Description (heteromorphic male holotype). Coloration (fig. 3): immaculate brownish green, slightly darker on legs IV, abdomen and flagellum. Chelicerae and pedipalps with a subtle orange shade. Eyespots translucent, pale yellowish to whitish. Abdominal segment XII with posterodorsal process progressively darker distally, due to heavier sclerotization.

Pedipalp (figs. 3c): slightly elongate (1.48 times shorter than body). Trochanter spatulate (2.00 times longer than deep), compressed, straight, and apically not produced; dorsal margin shallowly convex and bare; ventral margin convex, with 8–10 variously sized setae (most of them short and spiniform); inner surface with three spiniform setae arranged into a curved row, essentially parallel to ventral margin, internal spur small and located near the ventral margin. Femur fusiform, stout (2.89 times longer than deep), straight and not bent basally; dorsal margin widely convex, with 5–6 pairs of short spiniform setae; ventral margin widely convex, with two parallel rows of short spiniform setae (three ventrointernals and four ventroexternals). Patella club-shaped, stout (3.44 times longer than deep) and weakly bent basally; dorsal margin smooth, with 16–18 variously sized, thin setae (most of them short); ventral margin very shallowly convex, with two rows of rigid, irregularly paired setae: the ventrointernal row spanning all along and with five setae (the three distalmost larger, thicker and darker), and the ventroexternal row restricted to distal half of the segment and with four setae (the subbasal and subdistal large, thick and dark). Tibia club-shaped, stout (2.93 times longer than deep), and not bent basally; dorsal margin with 8–10 variously sized setae, most of them sedose; ventral margin with three irregular rows of long, rigid setae all along: the ventrointernal row with five setae (some plumose or sinuose), the ventromedian row with 4–5 setae (some plumose or sinuose), and the ventroexternal row with five setae (the two distalmost much larger, thicker and darker). Tarsus slightly conical, elongate (2.78 times longer than deep), straight and densely covered with variously sized, sedose setae; apical spurs asymmetric (outer larger). Claw medium-sized, sharp, and shallowly curved.

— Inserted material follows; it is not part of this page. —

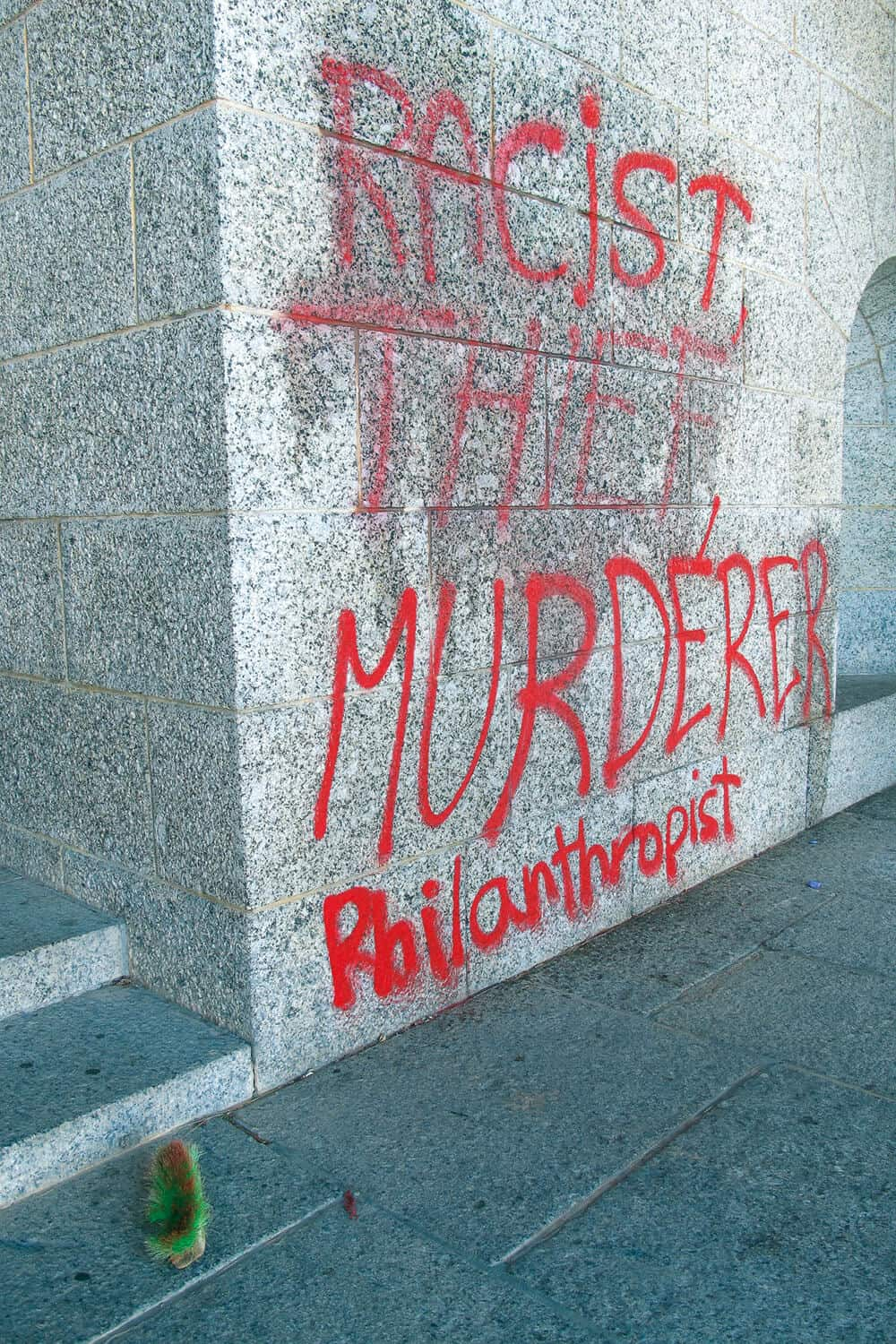 """Racist, Thief, Murderer, Philanthropist"" read graffiti at Rhodes Memorial in Cape Town. Photograph: Kim Gurney"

Propeltidium (figs. 3a–b): with 1 + 1 apical and two pairs of dorsal setae. Eyespots small, triangular.

Mesopeltidia (figs. 3a–b): subtriangular to sickle-shaped, widely separated.

Metapeltidium (figs. 3a–b): entire, without any traces of median suture or pale band.

Legs (figs. 3a–b): I moderately attenuate, II–III of standard elongation. Leg IV femur very robust, with anterodorsal margin angled at slightly more than 90°.

Abdomen (figs. 3a–b, d–e): not attenuate. Tergite I with two pairs of anterior microsetae, II with three pairs. Tergites II–VII with setal formula slightly increased: 2 / 4 / 2 / 2 / 2 / 2, setae large, dark and rigid. Segment XII with dorsoposterior pair of macrosetae thick, dark and curved downwards; posterodorsal process large, massive and subtriangular.

Flagellum (figs. 3d–e): broadly spade-shaped, with pedicel/bulb angled at about 180°. Pedicel medium-sized and compressed (remarkably deeper than wide). Bulb in dorsal view very wide (1.19 times wider than long), anterior margin straight, lateral margins roundly angled at about 135°; bulb in lateral view moderately bulky (1.78 times longer than deep), dorsally concave, ventrally angled at about 95°; dorsal surface with a very large, dumbbell-like protuberance, flaked basally and distally by large, subrectangular depressions (the distal one much deeper and longer); dm 1 seta located on pedicel/bulb joint, dm 4 in subapical position; apex obtuse in dorsal view, subrectangular and slightly raised in lateral view.

Distribution (fig. 7). As for the genus (see above).

Conservation status. Vulnerable (VU), meeting UICN criteria B1a+2a;D2: known from only two fragmented localities, comprising a pooled area smaller than 5 km 2.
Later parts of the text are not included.